Experimental Example 1: Examination of the Effect of Compound of
the Present Invention Against Fibrosis
1-1: Experiment on Effect Using Mesenchymal Stem Cells
[0173] In order to examine the effect of a compound of the present
invention against fibrosis, ONGHEPA1 cells (KCTC13086BP), which are
mesenchymal stem cells (MSCs) derived from rat hepatic stellate
cells (HSCs) and capable of proliferating indefinitely, were first
used. Fibrosis of the ONGHEPA1 cells can be induced by a simple
method of treating the cells with TGF-.beta. (transforming growth
factor beta) or PDGF (platelet-derived growth factor).
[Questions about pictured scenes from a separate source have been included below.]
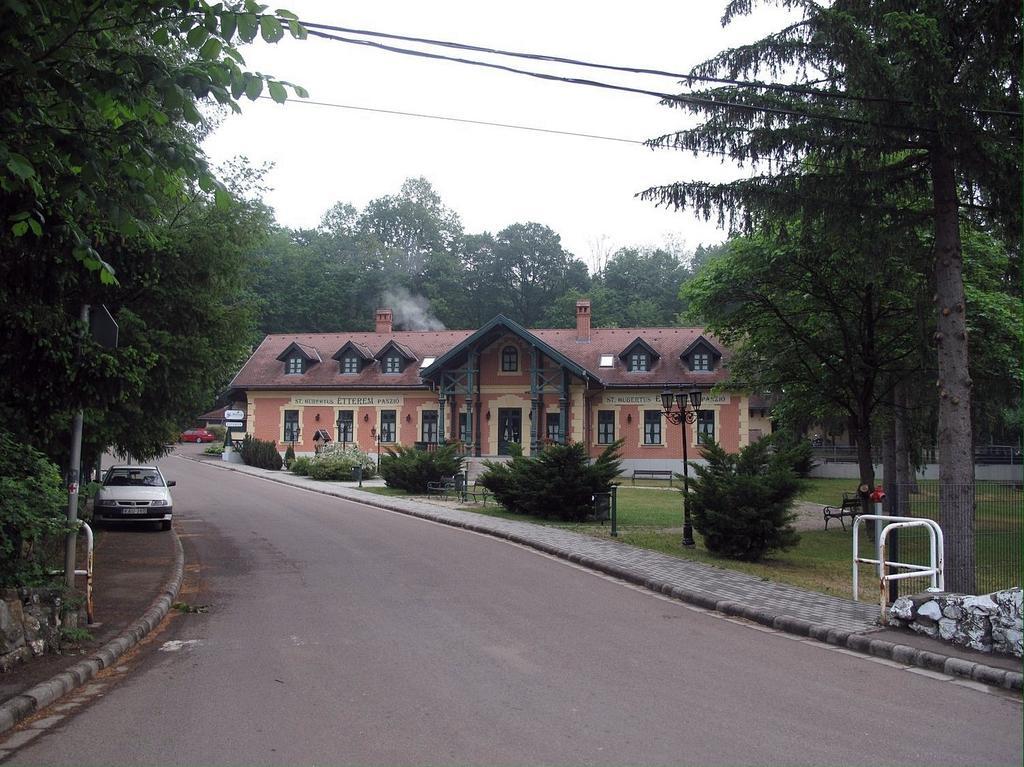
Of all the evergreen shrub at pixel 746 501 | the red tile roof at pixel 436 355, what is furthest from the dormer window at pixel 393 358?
the evergreen shrub at pixel 746 501

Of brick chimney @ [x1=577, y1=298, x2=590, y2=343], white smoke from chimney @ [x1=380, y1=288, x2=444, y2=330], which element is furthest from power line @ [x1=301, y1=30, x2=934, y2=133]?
white smoke from chimney @ [x1=380, y1=288, x2=444, y2=330]

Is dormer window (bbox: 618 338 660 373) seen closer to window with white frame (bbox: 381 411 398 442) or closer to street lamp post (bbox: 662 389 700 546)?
window with white frame (bbox: 381 411 398 442)

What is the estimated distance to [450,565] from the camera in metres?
14.2

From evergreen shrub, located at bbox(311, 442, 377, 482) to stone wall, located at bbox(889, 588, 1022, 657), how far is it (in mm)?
29205

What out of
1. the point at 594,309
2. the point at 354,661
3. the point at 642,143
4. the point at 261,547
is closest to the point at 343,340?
the point at 594,309

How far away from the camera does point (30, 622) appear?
7.45m

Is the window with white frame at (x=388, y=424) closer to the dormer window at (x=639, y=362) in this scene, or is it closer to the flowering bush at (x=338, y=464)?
the flowering bush at (x=338, y=464)

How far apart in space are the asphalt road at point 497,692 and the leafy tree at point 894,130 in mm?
5382

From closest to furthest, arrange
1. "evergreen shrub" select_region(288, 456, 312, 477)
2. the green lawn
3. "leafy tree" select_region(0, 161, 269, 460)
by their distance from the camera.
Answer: "leafy tree" select_region(0, 161, 269, 460)
the green lawn
"evergreen shrub" select_region(288, 456, 312, 477)

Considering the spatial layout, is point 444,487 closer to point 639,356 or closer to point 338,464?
point 338,464

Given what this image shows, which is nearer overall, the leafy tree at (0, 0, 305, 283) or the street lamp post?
the leafy tree at (0, 0, 305, 283)

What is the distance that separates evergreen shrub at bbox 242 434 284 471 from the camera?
44281 mm

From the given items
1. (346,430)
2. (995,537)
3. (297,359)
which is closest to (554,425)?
(346,430)

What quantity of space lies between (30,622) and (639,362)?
1532 inches
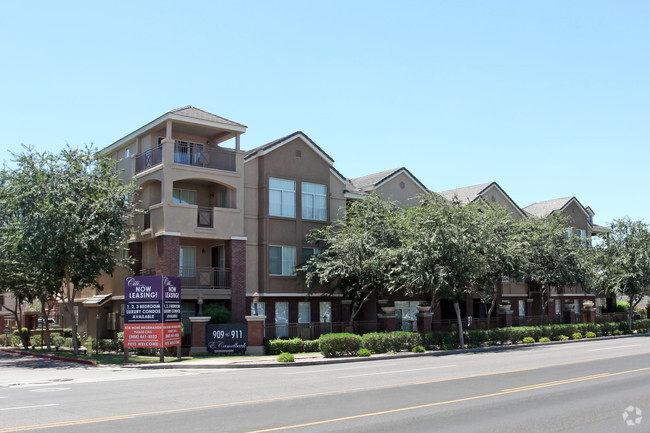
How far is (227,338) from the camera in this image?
28.6 meters

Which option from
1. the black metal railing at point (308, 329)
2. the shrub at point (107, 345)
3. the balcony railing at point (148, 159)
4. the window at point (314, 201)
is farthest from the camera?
the window at point (314, 201)

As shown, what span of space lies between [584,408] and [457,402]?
2.36m

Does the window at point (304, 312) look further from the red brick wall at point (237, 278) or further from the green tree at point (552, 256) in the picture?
the green tree at point (552, 256)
[0174] The ONGHEPA1 cells were seeded into medium, cultured for 24
hours, and then treated with TGF-.beta. (5 ng/ml) to induce cell
fibrosis. Alternatively, the cells were co-treated with TGF-.beta.
and the compound of the present invention (50 .mu.M in DMSO) and
cultured for 24 hours. Next, the degree of fibrosis of the cells,
that is, the degree of differentiation into myofibroblasts, was
examined with a phase contrast microscope (200.times.).
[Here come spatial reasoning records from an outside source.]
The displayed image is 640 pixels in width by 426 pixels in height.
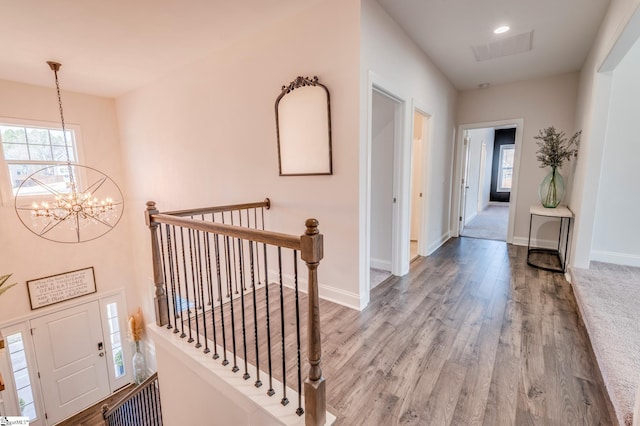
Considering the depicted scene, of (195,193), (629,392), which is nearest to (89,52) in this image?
(195,193)

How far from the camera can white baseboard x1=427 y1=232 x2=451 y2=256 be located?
4098 mm

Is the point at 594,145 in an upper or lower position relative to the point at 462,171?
upper

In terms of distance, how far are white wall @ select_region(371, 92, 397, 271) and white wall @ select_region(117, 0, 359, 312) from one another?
0.95 meters

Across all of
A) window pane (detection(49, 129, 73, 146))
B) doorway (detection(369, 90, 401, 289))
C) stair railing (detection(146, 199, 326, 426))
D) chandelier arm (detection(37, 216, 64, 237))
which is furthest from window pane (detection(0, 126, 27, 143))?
doorway (detection(369, 90, 401, 289))

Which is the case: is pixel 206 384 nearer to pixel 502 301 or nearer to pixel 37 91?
pixel 502 301

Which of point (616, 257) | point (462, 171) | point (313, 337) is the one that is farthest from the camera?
point (462, 171)

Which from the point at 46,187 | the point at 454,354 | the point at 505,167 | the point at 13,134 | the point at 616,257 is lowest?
the point at 454,354

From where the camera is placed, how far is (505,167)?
9375mm

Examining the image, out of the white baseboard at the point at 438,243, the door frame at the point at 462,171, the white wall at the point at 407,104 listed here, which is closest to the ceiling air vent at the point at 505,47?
the white wall at the point at 407,104

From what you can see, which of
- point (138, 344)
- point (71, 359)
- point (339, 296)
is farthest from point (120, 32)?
point (138, 344)

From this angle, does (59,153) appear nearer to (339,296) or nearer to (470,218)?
(339,296)

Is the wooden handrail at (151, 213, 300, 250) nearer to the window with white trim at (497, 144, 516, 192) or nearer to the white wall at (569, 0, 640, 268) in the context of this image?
the white wall at (569, 0, 640, 268)

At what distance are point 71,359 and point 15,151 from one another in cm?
347

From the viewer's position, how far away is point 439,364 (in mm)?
1764
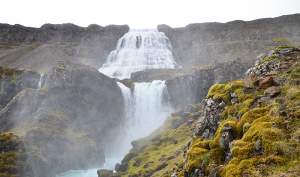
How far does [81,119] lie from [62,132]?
7.28 m

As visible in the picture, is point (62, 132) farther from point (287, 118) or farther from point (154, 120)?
point (287, 118)

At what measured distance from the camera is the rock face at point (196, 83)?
50.2 metres

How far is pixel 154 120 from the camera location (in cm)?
5238

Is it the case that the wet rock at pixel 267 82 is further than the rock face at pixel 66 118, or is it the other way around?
the rock face at pixel 66 118

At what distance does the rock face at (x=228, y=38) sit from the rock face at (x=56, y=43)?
144 ft

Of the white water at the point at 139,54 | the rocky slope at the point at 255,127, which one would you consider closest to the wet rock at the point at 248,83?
the rocky slope at the point at 255,127

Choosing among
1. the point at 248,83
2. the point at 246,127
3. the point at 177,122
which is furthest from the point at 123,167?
the point at 246,127

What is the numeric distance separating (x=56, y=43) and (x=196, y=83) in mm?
111411

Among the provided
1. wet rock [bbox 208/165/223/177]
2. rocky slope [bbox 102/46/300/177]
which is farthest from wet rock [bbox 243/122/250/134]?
wet rock [bbox 208/165/223/177]

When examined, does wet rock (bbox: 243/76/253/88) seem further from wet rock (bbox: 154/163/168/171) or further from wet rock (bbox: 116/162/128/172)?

[0175] In this regard, the detailed experimental method followed
the paper of Kim et al. (Han-Soo Kim, Jun-Hwan Kim, Ji Yong Lee,
Young-Min Yoon, Ik-Hwan Kim, Ho-Sup Yoon, Byung-Soo Youn. Small
molecule-mediated reprogramming of epithelial-mesenchymal
transition thereby blocking fibrosis. bioRxiv preprint first posted
online Feb. 16, 2017; doi: http://dx.doi.org/10.1101/106591).
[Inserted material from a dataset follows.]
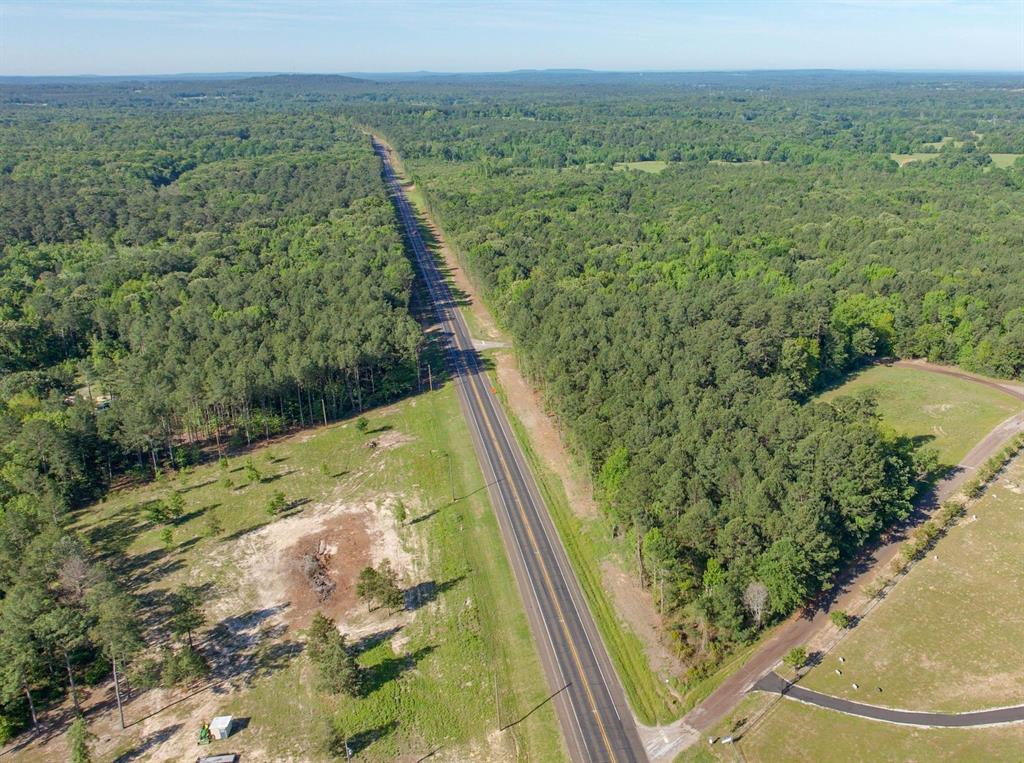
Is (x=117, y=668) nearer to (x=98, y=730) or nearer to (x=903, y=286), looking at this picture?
(x=98, y=730)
[0176] As a result, as shown in FIG. 15, the control group treated
with TGF-.beta. differentiated into elongated myofibroblasts, and
thus showed a typical fibrosis symptom, whereas the test group
treated with TGF-.beta. plus the compound of the present invention
showed no fibrosis symptom such that it did not differ from the
normal control group.
[0177] In addition, in order to examine whether the above-described
effect would be attributable to the effect against
epithelial-mesenchymal transition (EMT) (hereinafter referred to as
"EMT"), the expression of .alpha.-SMA (alpha-smooth muscle actin),
which is a representative marker of EMT, in the cells of each test
group, was examined by immunofluorescent staining and nuclear
staining (DAPI staining).
[0178] As a result, as shown in FIG. 16, the expression of
.alpha.-SMA in the control group treated with TGF-.beta. was
significantly high, whereas the expression of .alpha.-SMA in the
test group treated with TGF-.beta. plus the compound of the present
invention was inhibited such that it did not differ from that in
the normal control group.
[0179] These results support that the compound of the present
invention strongly inhibits the differentiation of cells into
myofibroblasts by affecting the EMT of the cells, and thus can
effectively prevent or treat fibrosis, particularly fibrosis or
non-alcoholic steatohepatitis (NASH) which occurs in the liver.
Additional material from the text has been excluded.